Latest Dodgers cheating allegations to emerge are ridiculous
Did the Los Angeles Dodgers cheat in 2018? Ask the Milwaukee Brewers, and you’ll get a loud, spittle-filled answer that will eventually sound less like “facts” and more like slurred screaming.
Ask Major League Baseball, though, and they’ll probably tell you no.
After all, based on the latest rumblings from the pages of Andy Martino’s Cheated, it seems like the Brew Crew asked them to investigate several “suspicious” behaviors back in ’18, which the league rebuffed every time they emerged.
We’re modern baseball fans. We were prepared for center field cameras, trash cans, and spies in the tunnel. We were not quite ready for how low these allegations sank.

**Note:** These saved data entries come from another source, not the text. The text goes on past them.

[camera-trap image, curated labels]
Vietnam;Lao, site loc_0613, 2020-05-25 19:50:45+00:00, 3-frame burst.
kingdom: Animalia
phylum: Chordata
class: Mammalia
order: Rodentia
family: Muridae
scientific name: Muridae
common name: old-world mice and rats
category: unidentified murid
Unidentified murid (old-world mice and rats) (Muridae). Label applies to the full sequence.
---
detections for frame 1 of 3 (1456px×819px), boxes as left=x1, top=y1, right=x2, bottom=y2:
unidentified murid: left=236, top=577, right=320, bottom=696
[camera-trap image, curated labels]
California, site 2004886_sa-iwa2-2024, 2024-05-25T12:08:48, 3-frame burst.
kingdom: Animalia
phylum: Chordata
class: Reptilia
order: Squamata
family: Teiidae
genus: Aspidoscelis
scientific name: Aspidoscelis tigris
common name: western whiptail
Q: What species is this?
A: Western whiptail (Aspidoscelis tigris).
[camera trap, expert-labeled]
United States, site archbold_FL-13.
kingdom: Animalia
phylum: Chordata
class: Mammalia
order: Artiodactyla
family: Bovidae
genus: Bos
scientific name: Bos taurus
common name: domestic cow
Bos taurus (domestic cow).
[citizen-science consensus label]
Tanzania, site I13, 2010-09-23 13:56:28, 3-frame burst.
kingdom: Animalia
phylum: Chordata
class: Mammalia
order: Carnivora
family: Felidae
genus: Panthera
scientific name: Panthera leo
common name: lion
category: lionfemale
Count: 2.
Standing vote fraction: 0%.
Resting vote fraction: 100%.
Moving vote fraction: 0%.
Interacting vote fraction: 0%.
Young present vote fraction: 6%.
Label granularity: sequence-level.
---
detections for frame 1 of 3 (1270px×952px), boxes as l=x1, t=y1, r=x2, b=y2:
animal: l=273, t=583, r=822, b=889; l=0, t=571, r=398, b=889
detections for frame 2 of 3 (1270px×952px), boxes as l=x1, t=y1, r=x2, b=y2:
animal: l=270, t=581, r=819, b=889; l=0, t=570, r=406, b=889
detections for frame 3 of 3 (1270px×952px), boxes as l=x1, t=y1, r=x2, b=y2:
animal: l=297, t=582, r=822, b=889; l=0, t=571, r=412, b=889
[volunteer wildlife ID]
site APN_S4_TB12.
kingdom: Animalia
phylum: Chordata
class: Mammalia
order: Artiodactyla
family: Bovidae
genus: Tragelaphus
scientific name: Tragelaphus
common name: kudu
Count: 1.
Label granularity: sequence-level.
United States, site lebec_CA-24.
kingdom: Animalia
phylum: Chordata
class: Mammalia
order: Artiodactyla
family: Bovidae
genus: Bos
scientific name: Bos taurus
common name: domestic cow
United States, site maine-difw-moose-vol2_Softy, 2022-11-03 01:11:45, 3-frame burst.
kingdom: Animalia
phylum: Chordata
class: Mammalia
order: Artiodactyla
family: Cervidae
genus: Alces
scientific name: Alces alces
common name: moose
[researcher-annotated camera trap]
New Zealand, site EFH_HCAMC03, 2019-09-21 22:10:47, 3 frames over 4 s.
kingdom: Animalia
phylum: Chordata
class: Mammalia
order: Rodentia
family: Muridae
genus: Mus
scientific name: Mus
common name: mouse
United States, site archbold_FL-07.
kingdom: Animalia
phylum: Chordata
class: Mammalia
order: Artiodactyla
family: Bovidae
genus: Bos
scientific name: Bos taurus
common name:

According to Martino, the Dodgers-Brewers off-field war of words involved MLB officials stalking Dodgers YouTubers around the concourse at the stadium, begging to see their tilted iPhones.
Seriously.
Did the Dodgers cheat by hiring YouTubers with cameras in 2018? Probably not!
First of all, we can’t wait for the rest of this book. Based on the excerpts that keep dropping, every page involves a new allegation levied against either the Dodgers, Astros or Red Sox from between 2017-2020. That’s the good stuff. For every 15 allegations, one is likely true.
Second, though, it definitely seems like league-wide panic was at an all-time high well before Houston was actually outed for their scheme, which makes you think some of the allegations mentioned were true — probably the Boston ones, though, and not the ones regarding nefarious Dodgers vloggers.
Third, though … if this was the Dodgers’ cheating scheme, we love it. It’s simply … so stupid it probably worked.
Of course, once Los Angeles locked horns with Boston and Alex Cora in the World Series, the cheating canceled itself out on both sides, leaving the Sox ahead of the pack. Such a shame. Should’ve hired more loose vloggers.
Look, we’re having fun here, but the above notion is valid. If legitimate allegations of cheating still exist from back in the pre-Astros-Gate era of MLB action, the league should certainly dive back in and come to a definitive conclusion. There’s no statute of limitations on uncovering cheaters. Just ask all the 2003 MLB stars not named David Ortiz who wound up in the steroid scandal thanks to “anonymous survey testing.”
Martino’s reporting does clear up the idea that MLB completely ignored a series of allegations back in the day, though, or looked the other way on everything.
It appears they checked out the vloggers thoroughly and moved on. Guess they weren’t very impactful vlogs. No word yet if MLB either liked or subscribed.